International Coffee Council (ICC) mencatat, produksi kopi dunia tahun 2014 turun hingga 4,6 juta bags (1 bags sekitar 60 kilogram) menjadi 137,4 juta bags atau turun 3,2% dari produksi tahun 2013 yang menembus 142 juta bags.


Di antara negara produsen kopi sejagat, Indonesia tercatat memiliki tingkat penurunan produksi paling tinggi, yakni 23%. Bandingkan dengan kompetitor seperti Brazil yang hanya kehilangan produksi 7,8%, Uganda sebesar 5,5%, dan Peru sebesar 21,6%. Produksi kopi Indonesia turun dari sekitar 11,6 juta bags pada tahun 2013 atau setara 696.000 ton menjadi tinggal 9 juta bags atau sekitar 540.000 ton pada tahun 2014.

Pranoto Soenarto, Wakil Ketua Asosiasi Ekspor Kopi Indonesia (AEKI) menjelaskan, terdapat sejumlah faktor yang membuat produksi kopi Indonesia merosot tajam.

Pertama, kualitas bibit kopi yang rendah sehingga hasil produksinya ikut rendah.

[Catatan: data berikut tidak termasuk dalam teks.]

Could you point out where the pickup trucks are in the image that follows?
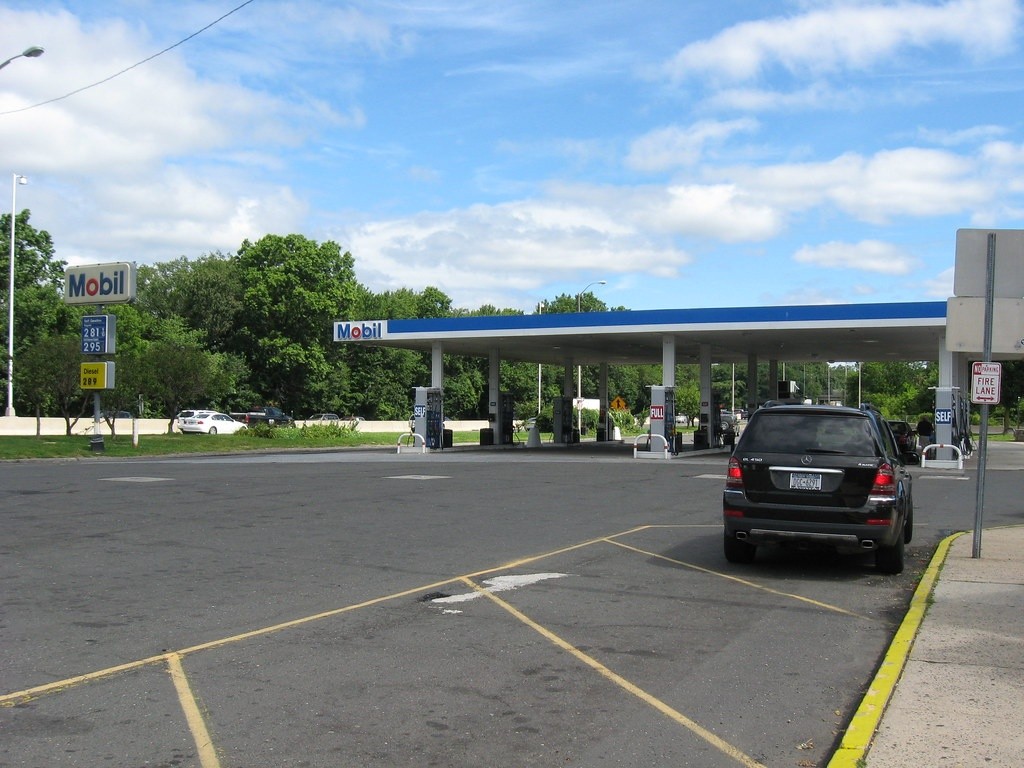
[228,406,293,427]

Kedua, kurangnya pupuk dan cara pengelolaan pasca panen yang salah karena petani belum memiliki standar baku pengolahan.

Ketiga, selama ini, kopi masih dijadikan sebagai sampingan usaha dan bukannya sebagai mata pencarian utama petani. "Pemilik kebun kopi kebanyakan adalah pegawai yang menyambi sambil menanam kopi. Saat panen datang, mereka tidak mengelolanya tapi menjual langsung biji kopi," katanya, Rabu (1/4).

Kondisi ini tentu berimbas ekspor kopi di Indonesia yang kian pahit. Kementerian Pertanian (Kemtan) mencatat volume ekspor biji kopi tahun 2014 turun 39% menjadi 384.000 ton dari 534.000 ton pada tahun 2013. Meskipun, secara nilai ekspor mengalami kenaikan dari US$ 1 miliar menjadi US$ 1,1 miliar.

Tahun ini, produksi kopi ditargetkan mencapai 600.000 ton dan sebanyak 80% diperuntukkan untuk pasar ekspor. Sisanya, sekitar 20% untuk pasar lokal.

Konsumsi meningkat

Menurut hitungan AEKI, tahun ini bakal terjadi kekurangan pasokan kopi dunia. Konsumsi kopi tahun ini bakal naik 1,8% menjadi 149 juta bags dari tahun lalu yang mencapai 147 juta bags.

Kenaikan terjadi karena prediksi datangnya musim dingin yang lebih panjang di Amerika Utara, Amerika Serikat, Jepang, dan Uni Eropa. Artinya, kekurangan pasokan kopi dunia tahun ini bisa mencapai 7 juta bags.

Walaupun terjadi defisit pasokan, namun harga kopi justru turun. Kondisi ini terjadi karena devaluasi nilai tukar mata uang negara produsen kopi terhadap dollar Amerika Serikat (AS), termasuk Brasil, Kolombia, dan Indonesia. Selain itu, tahun ini stok kopi dunia dinilai masih mencukupi untuk memenuhi kebutuhan.

Meski pasar ekspor kopi tengah lesu, konsumsi kopi dalam negeri justru meningkat. Hal tersebut terlihat dari angka konsumsi kopi Indonesia yang naik menjadi 1,03 kilogram (kg) per kapita pada tahun lalu dari sebanyak 800 gram per kapita pada tahun 2013 silam.

Yusni Emilia Harahap, Direktur Jenderal Pengolahan dan Pemasaran Hasil Pertanian (P2HP) Kementerian Pertanian mengatakan, konsumsi kopi Tanah Air makin tinggi. Hal ini terbukti dengan makin banyaknya produk kopi yang menandakan letak geografis.

Sejak tahun lalu, sudah mulai bermunculan produksi specialty coffee, seperti kopi luwak dan kopi organik untuk pasar premium.